Return all of the entries exactly, but do not include the pictures.
══════════════════════════════
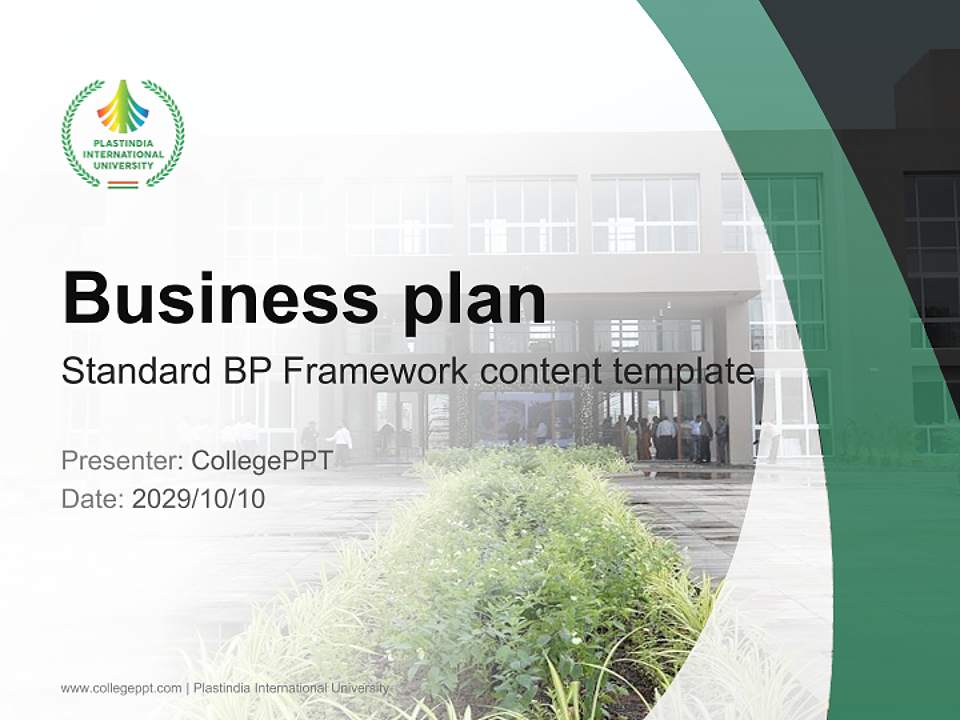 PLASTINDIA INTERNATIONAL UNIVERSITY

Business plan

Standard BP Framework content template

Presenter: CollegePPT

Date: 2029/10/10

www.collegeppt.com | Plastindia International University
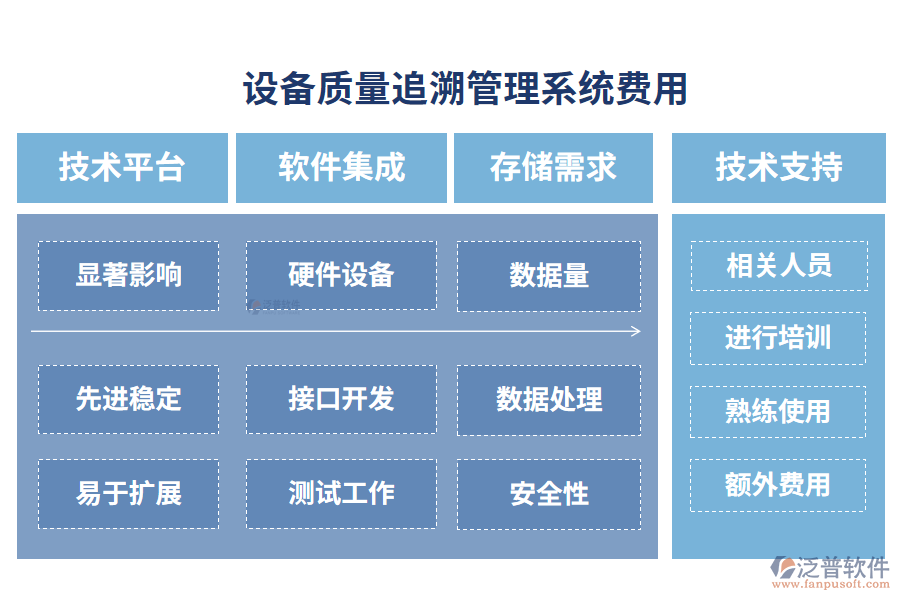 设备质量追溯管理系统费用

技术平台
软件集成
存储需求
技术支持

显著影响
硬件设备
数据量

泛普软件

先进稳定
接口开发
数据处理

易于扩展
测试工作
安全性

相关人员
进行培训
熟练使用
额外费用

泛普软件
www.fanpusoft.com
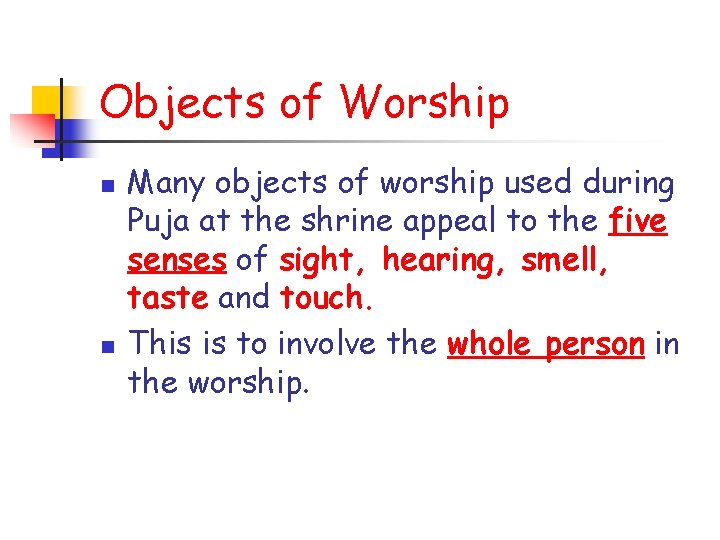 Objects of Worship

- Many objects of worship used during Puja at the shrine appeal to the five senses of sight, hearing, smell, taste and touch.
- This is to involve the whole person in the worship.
══════════════════════════════
* [WRITTEN REPLY]
 PLASTINDIA INTERNATIONAL UNIVERSITY

Business plan

Standard BP Framework content template

Presenter: CollegePPT

Date: 2029/10/10

www.collegeppt.com | Plastindia International University
 设备质量追溯管理系统费用

技术平台
软件集成
存储需求
技术支持

显著影响
硬件设备
数据量

泛普软件

先进稳定
接口开发
数据处理

易于扩展
测试工作
安全性

相关人员
进行培训
熟练使用
额外费用

泛普软件
www.fanpusoft.com
 Objects of Worship

- Many objects of worship used during Puja at the shrine appeal to the five senses of sight, hearing, smell, taste and touch.
- This is to involve the whole person in the worship.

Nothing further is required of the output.